Рим же остался тем, чем он и был на протяжении многих веков: единственным городом. Удивительным чудом, которое сохранилось при нивелирующей все варварской рукой "прогрессе" и "цивилизации". По-прежнему возвышались развалины Форума; качались на ветру старые кипарисы и цвели кроваво-красные розы под апельсиновыми деревьями.
В соборе Св. Петра по-прежнему звонили колокола; и в Ватикане седой старик в тройной короне, белой слабой рукой осеняя крестом безлюдную площадь, думал о тех временах, когда отсюда его предшественники одним движением пальца поднимали народы Земли, и тогда слетали королевские головы...
И на Капитолии, и на Квиринале, в тысячелетних дворцах, в гигантских развалинах древних бань, цирков, под куполами костелов, в зданиях, помнящих эпоху Возрождения, в садах, на площадях, над фонтанами - стояли белые статуи, боги, давно уже не почитаемые, обломки мраморных снов, осколки бурно прошедшей творческой молодости...

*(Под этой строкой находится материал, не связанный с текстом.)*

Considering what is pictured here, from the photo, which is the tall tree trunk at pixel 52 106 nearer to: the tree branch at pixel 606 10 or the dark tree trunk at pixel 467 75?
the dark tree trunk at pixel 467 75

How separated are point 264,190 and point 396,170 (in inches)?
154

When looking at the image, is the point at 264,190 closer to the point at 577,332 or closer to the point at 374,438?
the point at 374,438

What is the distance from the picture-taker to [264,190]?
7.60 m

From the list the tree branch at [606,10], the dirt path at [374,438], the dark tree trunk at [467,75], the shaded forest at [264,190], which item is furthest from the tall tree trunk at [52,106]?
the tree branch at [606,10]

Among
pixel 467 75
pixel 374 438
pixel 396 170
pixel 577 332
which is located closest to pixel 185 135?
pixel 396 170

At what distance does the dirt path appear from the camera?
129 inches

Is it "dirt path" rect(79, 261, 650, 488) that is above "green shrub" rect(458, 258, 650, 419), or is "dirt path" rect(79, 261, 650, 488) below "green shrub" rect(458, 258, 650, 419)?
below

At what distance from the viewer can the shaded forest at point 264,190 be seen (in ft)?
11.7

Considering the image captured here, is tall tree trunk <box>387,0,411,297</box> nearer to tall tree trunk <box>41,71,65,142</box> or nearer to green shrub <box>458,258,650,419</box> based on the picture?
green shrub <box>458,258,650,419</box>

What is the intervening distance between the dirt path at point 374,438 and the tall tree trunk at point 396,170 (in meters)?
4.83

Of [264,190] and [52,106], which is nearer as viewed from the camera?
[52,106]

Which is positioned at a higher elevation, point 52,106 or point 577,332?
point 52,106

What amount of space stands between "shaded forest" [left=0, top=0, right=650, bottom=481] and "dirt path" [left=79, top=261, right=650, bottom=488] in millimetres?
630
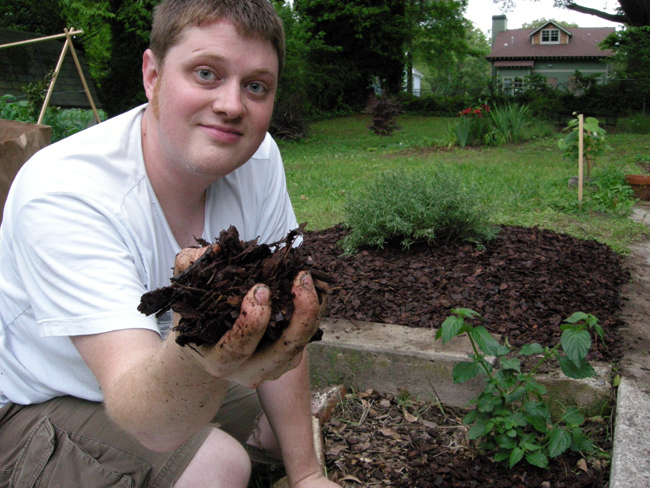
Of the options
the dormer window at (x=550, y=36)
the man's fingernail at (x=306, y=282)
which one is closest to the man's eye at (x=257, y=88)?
the man's fingernail at (x=306, y=282)

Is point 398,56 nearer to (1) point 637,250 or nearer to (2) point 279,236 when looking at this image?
(1) point 637,250

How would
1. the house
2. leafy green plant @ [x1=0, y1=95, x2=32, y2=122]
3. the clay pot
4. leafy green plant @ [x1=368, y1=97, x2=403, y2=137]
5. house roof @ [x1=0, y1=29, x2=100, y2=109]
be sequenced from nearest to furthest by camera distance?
leafy green plant @ [x1=0, y1=95, x2=32, y2=122]
the clay pot
house roof @ [x1=0, y1=29, x2=100, y2=109]
leafy green plant @ [x1=368, y1=97, x2=403, y2=137]
the house

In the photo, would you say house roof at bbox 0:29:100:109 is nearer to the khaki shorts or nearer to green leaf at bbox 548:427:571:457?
the khaki shorts

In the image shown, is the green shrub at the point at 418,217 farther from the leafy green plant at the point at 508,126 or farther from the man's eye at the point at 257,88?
the leafy green plant at the point at 508,126

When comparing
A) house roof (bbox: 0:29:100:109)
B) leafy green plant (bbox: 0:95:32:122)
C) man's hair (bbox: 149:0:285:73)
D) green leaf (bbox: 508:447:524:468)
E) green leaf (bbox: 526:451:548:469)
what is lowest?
green leaf (bbox: 526:451:548:469)

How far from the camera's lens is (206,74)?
5.20 ft

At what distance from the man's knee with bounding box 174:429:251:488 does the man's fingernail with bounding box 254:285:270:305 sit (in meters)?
0.84

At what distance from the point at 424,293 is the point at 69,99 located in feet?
45.9

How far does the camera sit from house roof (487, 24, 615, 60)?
144 feet

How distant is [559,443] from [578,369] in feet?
0.85

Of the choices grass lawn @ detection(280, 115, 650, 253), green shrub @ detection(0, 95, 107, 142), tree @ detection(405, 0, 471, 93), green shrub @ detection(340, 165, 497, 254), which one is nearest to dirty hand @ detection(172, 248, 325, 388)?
green shrub @ detection(340, 165, 497, 254)

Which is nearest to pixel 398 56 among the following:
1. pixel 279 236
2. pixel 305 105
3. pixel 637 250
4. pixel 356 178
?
pixel 305 105

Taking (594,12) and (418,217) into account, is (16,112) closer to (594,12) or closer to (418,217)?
(418,217)

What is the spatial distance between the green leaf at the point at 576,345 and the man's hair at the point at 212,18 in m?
1.32
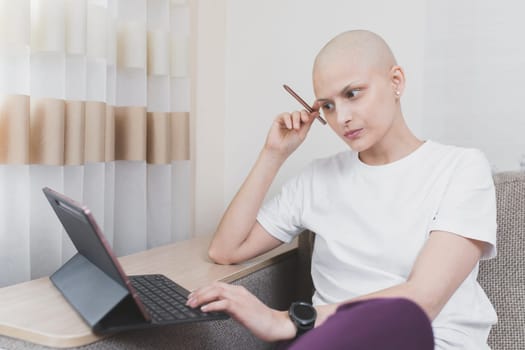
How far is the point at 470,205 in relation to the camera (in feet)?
3.24

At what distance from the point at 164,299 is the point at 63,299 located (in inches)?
6.9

Только этот город представлял себе Грабец будущей гордой столицей духовно обновленного мира.
Наклонив голову, он смотрел на освещенные солнцем купола соборов, вздымающихся к небу, покрытые зеленоватой паутиной веков, на старинные памятники.
Спокойное и гордое достоинство исходило от этого города, который выдержал тысячелетия и не посчитал нужным измениться по примеру других.
Грабец мечтал...
Там, в северной части, на востоке или на западе пусть существуют огромные "общие" метрополии, центры работы, движений, мелких повседневных хлопот, пусть они роятся, как ульи, пусть гудят, как кузни, только бы их шум распространялся не далее, как до границ этой позолоченной солнцем Италии, только бы не мешал удивительной тишине, царящей на руинах под кипарисами... Здесь будет мозг и душа человечества, непреходящая святыня "земных богов", резиденция и столица знающих, которые будут править миром.
Когда-то, в те времена, когда цезари жили в мраморных дворцах, окружающий мир слал в этот город пшеницу, вино, масло, ценную руду и драгоценные камни, рабов, женщин и даже богов - окружающий мир служил ему, подчинялся его воле, основой своей жизни считая существование, расцвет и блеск этого единственного города.
Теперь это должно повториться. Все, что страны, земли и моря могут дать наилучшего, должно сосредотачиваться здесь; здесь снова должен быть центр мира, его мысль и воля.
По широким континентам, по далеким заморским островам будут распространяться вести, что это священный город, в который доступ разрешен только избранным. Матери будут рассказывать о нем своим детям, как старинную восточную сказку о том, что в этом городе сосредоточена вся сила, вся красота, вся мудрость и жизнь, но в неприступных стенах есть высокие ворота, и не пригибаться, а скорее вырасти до их высоты нужно, чтобы войти туда.
Ах, любимый город, город мечты!
Короткий, резкий смешок Юзвы вырвал Грабца из задумчивости. Он быстро обернулся и посмотрел на товарища.
Тот стоял, опершись кулаками о какой-то старый, полуразвалившийся саркофаг, наклонив голову как бы для удара и нахмурив брови.
- Юзва, это ты смеялся? Он откинул голову назад.
- А что? Смеялся.
Он описал рукой широкий круг.
- Ведь это смешно, когда подумаешь, что после нашей бури тут останутся только бесформенные развалины и груды камней, которые зарастут травой, кустарником, а потом и лесом... Мы справимся, да, мы справимся с этими домами, которые простояли века, с этими старыми сводами, залатанными цементом, с этими колоннами. О! Рассыплются в прах все эти купола, будет такое землетрясение, какого никто не видел от сотворения мира!
Он снова хищно рассмеялся, а потом, повернувшись к Грабцу, добавил:
- Послушайте, Грабец, вы что-то крутите... Как там на самом деле обстоят дела с этой машиной Яцека?